2.2 (Re)assess impact of EW on CI
Within this context, the EC has formulated and FP7 research topic in 2013 calling for reassessing the impact of EW on CI . It called for reassessing regionally differentiated risks, developing a better understanding of factors and the elements to include in risk analysis of societal security, identifying in a systemic way the European and national critical infrastructures that should be re-assessed for extreme weather risks, and reviewing technologies to protect against extreme weather.
2.3 Decision making in the context of business continuity
In considering the enhancement of CI in the event of EWE, the CI operator is faced with a complex physical and technical challenge, to strengthen CI, without introducing unwarranted impacts (cascading) on surrounding CI, properties and on the wider economy and society. The decisions made need to be cognisant of a variety of constraints and need to ‘make sense’ of a wide range of competing interests and potential solutions. In dealing with this multifaceted scenario, CI operators or decision makers are most likely to fall back on:
• Their own discipline knowledge
o Strong in terms of applicability to the relevant parts of the challenge – such as where there are current issues and what areas need immediate attention;
o Weak in terms of different disciplines – such as flood defence design, climate change understanding, vulnerability of CI and the impacts arising from cascading effects.
• Expert advice
o Strong in reference to the specific problems or aspects addressed;
o Weak in that it requires advice to be sought, perhaps at considerable additional cost.
• Published design guidance
o Strong in terms of application to the specific problems or aspects addressed;
o Weak in terms of full coverage, may be somewhat general, often discipline specific – may be more difficult to find and/or understand.
The challenge is therefore to upgrade the ability of (in this case) the CI operator to locate and prioritise a wide range of potentially relevant information from across disciplines and suitably apply a risk analysis method which will adequately assess the outstanding CI risks and provides the user with a more informed decision making process, which will ultimately help to attain improved resilience of the users CI.
A brief scenario is visualized in Figure 2.3. The case relates to a CI operator who is tasked with undertaking a risk assessment to assess level of risk to CI in the event of EWE. The challenge is to correctly determine the risk to CI from EWE and to identify vulnerabilities and potential cascading effects.

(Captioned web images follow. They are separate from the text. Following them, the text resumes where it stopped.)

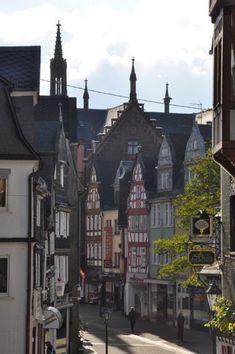 Die Kirchstrasse ist das alte Herz von Montabaur im Lahn-Westerwald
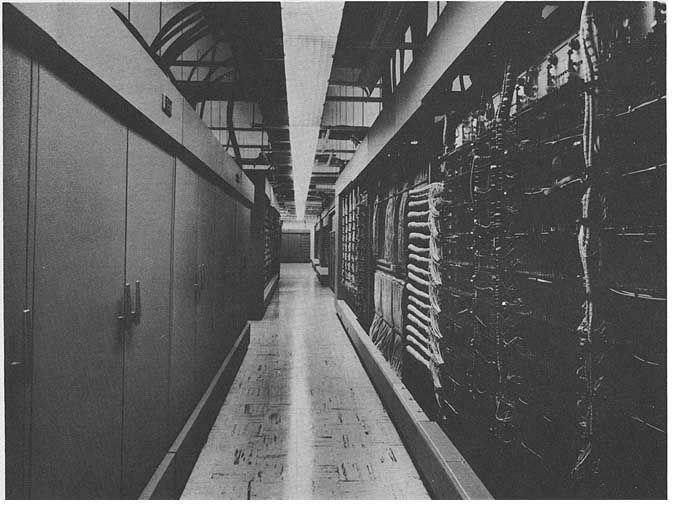 1950年代から1980年代まで主に北米に向かって侵入してくるソ連軍の原爆を搭載した爆撃機などを発見・追跡・迎撃するために作られた超巨大コンピューターシステム、それが「半自動式防空管制組織(Sem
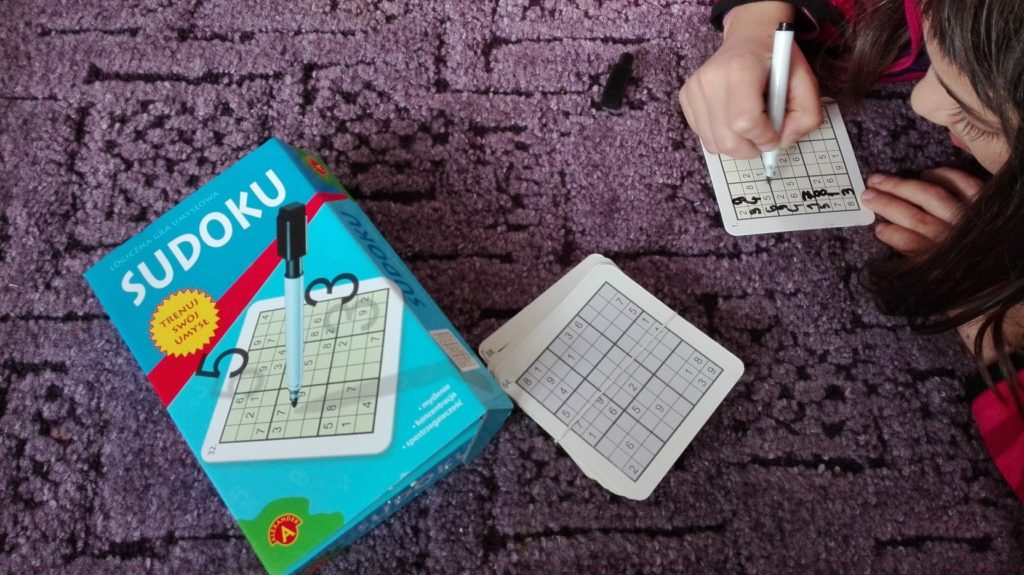 Dziecko rozwiązuje sudoku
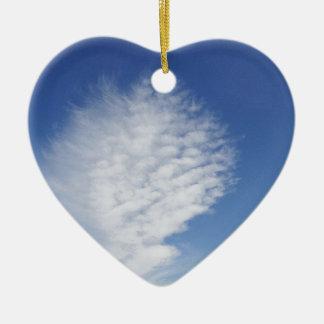 Nube hermosa, grande adorno navideño de cerámica en forma de corazón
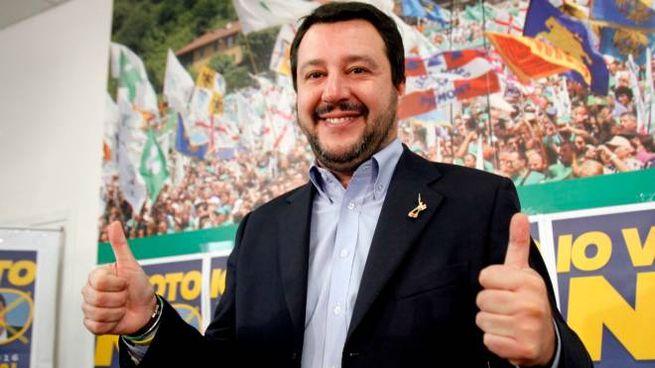 Matteo Salvini esulta dopo la vittoria del no al referendum (Newpress)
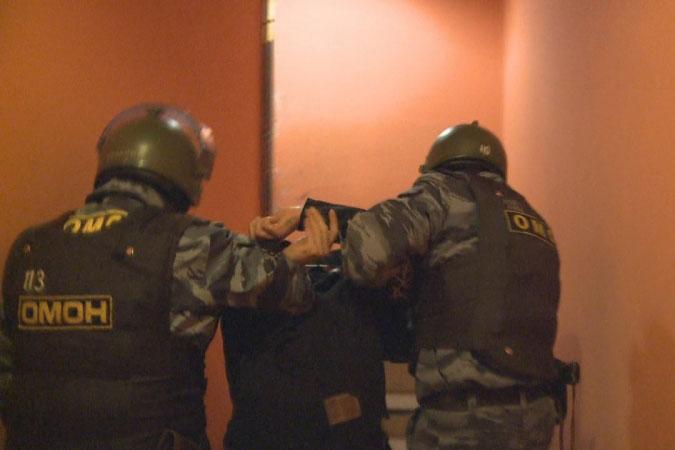 Новосибирская полиция задержала преступника из Бурятии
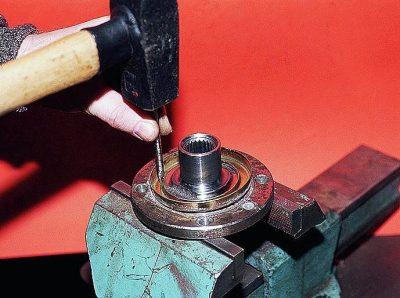 Установите кольцо, защищающее деталь от грязи. Ударами керна зафиксируйте его положение со ступицей.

Figure 2.3 The INTACT Challenge

2.4 INTACT main concept
Provided the context and the goal of reassessing the impact of EW on CI, it is crucial to provide a common language and playground, since although it is a multi-disciplinary issue, risk management is treated differently by policy makers, infrastructure operators and other stakeholders from the critical infrastructure protection & resilience, emergency management, and climate change domains.
To this end, INTACT first developed a main concept on how we connect the various domains/ expertise, with risk (management) as key-point (Figure 2.3). It shows that Climate Change (a rather slow changing parameter), affects EW and EWE which can cause a direct risk to CI and (therefore to) society. Then, increased frequency and intensity of EW can cause Induced Hazards (IH) such as flooding, drought, ice formation, etc. which present another range of risk and complex challenges to the operational resilience of CI. Moreover, besides direct effect of EWE and/or IH on CI, this operational resilience of CI is challenged further by indirect, cascading, effects of failure of one type of CI due to EWE and/or IH on another type of CI.
2.5 INTACT objectives
This context and main concept serves as basis for the overall objective of the INTACT project, which is “to offer Decision Support to CI operators & policy makers regarding Critical Infrastructure Protection (CIP) against changing EWE risks caused by climate change”. The decision support is the crucial instrument to enhance the aspect of business continuity, or, sustained resilience, in order to allow societies and economies to function unimpaired. This overall objective concerns to:
• Assess regionally differentiated risk throughout Europe associated with extreme weather;
• Identify and classify on a Europe wide basis CI and to assess the resilience of such CI to the impact of EWE;
• Raise awareness of decision-makers and CI operators about the challenges (current and future) EW conditions may pose to their CI; and,
• Identify potential measures and technologies to consider and implement, be it for planning, designing and protecting CI or for effectively preparing for crisis response and recovery.
Central is the identification of which components and elements of CI are most critical, and how resilient they are to stochastic and transient EWE and patterns. A major obstacle to resilience planning is the unknown nature of the next major EWE. Careful assessment of potential risk and informed analysis of dependencies between CI can contribute significantly to effective investment in planning and design and inform preparedness actions in the event of failure.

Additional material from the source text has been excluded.